┌─ Text to read

In the 1980s, tweed-jacketed writers of policy papers with magazine racks of old National Reviews seemed civilized enough. They sat around speaking of judicial restraint and raised glasses of chardonnay to the memory of Joseph Story and Russell Kirk. Before bed, they read Chesterton and Asimov.

They went to church, put money in the plate, and lit cozy fires against the storm of equal rights, civil rights, and other soul-turning weather.

I believe this particular class of people is suffering from what is called “blind to their own blindness”, a phenomenon shown by Danny Kahneman in Thinking, Fast and Slow.  I discount from this all those who have adopted the arrogance and brutal language of our current president.

Due to this blindness, many of these intellectuals, their families, their country relatives, and their kids with liberal arts degrees are ready to vote someone into the role of George Washington who:

_ Said “I like people who didn’t get caught.” about John McCain, who was tortured as a prisoner of war.

_ Paid a prostitute not to expose their doings.

_ Allowed peaceful protesters to be beaten and tear-gassed.

_ Said, “I could stand in the middle of Fifth Avenue and shoot somebody, and I wouldn’t lose any voters, OK?”

There are thousands of such things, including careers ruined.

Still, this tweedy and now twittering group believe the 1950s is a time that Americans would like to see revived. They imagine that it doesn’t matter that women and Blacks were each an underclass. They imagine it doesn’t matter that abortion was on the rise and that they, with their Achilles flaw (an insistence that abstract concepts could solve everything) were never going to be ready with a truly pro-life vision for America. Neither corporatism (gift of the 1950s) nor the long march to freedom for women and minorities were going to accommodate families of 8 or 10 or 12 children. The chauvinism that for some represented the good old days painted a crude cartoon of women held in a perverse time warp.

└─
┌─ Dataset

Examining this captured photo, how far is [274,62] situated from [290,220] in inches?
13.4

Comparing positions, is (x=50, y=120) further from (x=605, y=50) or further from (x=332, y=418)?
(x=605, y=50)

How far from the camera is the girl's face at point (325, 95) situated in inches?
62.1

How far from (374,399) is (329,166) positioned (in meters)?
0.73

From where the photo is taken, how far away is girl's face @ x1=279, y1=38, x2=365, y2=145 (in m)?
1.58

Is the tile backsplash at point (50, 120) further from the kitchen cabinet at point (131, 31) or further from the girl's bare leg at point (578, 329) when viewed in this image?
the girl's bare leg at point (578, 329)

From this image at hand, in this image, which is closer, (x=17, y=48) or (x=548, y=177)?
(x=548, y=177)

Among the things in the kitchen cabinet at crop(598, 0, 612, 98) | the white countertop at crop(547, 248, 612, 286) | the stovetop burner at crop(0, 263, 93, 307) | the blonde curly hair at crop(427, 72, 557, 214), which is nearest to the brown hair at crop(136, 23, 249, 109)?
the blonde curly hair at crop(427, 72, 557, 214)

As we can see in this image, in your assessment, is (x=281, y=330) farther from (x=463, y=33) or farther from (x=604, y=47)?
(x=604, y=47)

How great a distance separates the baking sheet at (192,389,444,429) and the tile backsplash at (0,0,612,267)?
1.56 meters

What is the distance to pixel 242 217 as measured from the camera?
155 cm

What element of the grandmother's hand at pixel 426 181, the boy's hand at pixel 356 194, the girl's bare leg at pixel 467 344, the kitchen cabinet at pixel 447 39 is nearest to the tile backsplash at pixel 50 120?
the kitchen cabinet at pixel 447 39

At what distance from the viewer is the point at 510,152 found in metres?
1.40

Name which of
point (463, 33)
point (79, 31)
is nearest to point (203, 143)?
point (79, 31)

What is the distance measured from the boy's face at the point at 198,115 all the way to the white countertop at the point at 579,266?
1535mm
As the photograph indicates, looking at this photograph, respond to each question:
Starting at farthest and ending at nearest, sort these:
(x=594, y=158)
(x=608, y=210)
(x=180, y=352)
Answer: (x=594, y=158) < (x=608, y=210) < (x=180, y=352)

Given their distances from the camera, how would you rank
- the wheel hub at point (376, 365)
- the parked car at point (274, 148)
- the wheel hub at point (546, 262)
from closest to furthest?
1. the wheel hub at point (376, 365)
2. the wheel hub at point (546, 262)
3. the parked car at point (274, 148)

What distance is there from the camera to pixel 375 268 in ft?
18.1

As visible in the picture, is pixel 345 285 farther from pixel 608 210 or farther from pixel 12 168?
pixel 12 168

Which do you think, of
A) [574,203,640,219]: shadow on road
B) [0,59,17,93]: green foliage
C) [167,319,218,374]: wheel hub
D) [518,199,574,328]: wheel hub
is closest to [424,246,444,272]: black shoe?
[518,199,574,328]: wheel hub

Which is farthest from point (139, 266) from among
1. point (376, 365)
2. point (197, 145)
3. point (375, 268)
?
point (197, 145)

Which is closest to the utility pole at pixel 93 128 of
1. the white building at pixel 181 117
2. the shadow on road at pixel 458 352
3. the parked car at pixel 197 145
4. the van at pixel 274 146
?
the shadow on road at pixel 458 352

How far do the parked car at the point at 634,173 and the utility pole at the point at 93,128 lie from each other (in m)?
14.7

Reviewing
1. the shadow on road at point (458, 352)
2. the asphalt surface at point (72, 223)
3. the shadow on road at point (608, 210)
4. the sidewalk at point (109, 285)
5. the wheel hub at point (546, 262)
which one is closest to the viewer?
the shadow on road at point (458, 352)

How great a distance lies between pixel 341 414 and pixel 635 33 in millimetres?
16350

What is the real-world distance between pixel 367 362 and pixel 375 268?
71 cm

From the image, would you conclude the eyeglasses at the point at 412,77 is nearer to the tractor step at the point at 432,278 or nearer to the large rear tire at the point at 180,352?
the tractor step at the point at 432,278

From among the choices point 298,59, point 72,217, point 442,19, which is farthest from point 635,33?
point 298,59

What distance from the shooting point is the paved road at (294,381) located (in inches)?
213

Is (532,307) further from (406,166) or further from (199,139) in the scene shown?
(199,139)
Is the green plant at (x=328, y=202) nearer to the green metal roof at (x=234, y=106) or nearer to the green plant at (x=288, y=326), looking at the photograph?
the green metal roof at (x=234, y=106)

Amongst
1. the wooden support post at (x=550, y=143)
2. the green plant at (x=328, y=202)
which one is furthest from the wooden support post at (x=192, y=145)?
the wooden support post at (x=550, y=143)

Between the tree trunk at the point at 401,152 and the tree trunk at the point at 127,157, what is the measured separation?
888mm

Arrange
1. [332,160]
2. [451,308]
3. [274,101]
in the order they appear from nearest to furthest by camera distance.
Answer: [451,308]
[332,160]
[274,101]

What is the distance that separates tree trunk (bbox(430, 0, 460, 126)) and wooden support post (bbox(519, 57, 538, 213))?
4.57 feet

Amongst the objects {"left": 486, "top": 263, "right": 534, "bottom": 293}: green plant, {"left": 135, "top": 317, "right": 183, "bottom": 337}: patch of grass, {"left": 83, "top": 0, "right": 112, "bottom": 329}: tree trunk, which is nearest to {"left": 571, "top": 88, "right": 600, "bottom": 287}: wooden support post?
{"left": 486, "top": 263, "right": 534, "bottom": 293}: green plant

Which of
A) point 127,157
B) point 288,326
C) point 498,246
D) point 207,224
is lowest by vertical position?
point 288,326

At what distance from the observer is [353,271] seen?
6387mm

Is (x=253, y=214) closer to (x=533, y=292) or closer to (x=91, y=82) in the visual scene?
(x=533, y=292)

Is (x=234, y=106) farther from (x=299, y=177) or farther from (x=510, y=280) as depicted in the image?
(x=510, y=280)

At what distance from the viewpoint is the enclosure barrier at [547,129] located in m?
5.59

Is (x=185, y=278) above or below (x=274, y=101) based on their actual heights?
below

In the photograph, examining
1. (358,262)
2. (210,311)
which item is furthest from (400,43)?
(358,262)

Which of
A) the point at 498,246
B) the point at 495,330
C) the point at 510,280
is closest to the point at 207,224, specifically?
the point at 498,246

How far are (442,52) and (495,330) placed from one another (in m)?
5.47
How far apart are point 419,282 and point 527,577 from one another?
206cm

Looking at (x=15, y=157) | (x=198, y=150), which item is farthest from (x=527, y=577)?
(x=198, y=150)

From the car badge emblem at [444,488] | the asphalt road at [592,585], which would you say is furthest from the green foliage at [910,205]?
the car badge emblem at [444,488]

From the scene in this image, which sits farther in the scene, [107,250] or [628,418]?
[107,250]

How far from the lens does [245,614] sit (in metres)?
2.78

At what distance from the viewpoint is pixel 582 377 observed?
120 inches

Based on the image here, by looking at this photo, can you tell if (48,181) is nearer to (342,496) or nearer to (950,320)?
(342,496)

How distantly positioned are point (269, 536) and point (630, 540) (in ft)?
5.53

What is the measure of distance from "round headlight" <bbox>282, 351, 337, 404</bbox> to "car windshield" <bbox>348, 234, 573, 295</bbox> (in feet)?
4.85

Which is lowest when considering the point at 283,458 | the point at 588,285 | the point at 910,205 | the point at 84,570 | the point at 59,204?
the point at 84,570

└─

Exercise instructions:
• 1. In the opinion piece, which book by Danny Kahneman is named as showing the phenomenon of being "blind to their own blindness"?
• 2. Rewrite the part of the opinion piece that begins with "In the 1980s, tweed-jacketed" and ends after "our current president.", swapping in "sherry" for "chardonnay".

Task responses:
• 1. Thinking, Fast and Slow

• 2.
In the 1980s, tweed-jacketed writers of policy papers with magazine racks of old National Reviews seemed civilized enough. They sat around speaking of judicial restraint and raised glasses of sherry to the memory of Joseph Story and Russell Kirk. Before bed, they read Chesterton and Asimov.

They went to church, put money in the plate, and lit cozy fires against the storm of equal rights, civil rights, and other soul-turning weather.

I believe this particular class of people is suffering from what is called “blind to their own blindness”, a phenomenon shown by Danny Kahneman in Thinking, Fast and Slow.  I discount from this all those who have adopted the arrogance and brutal language of our current president.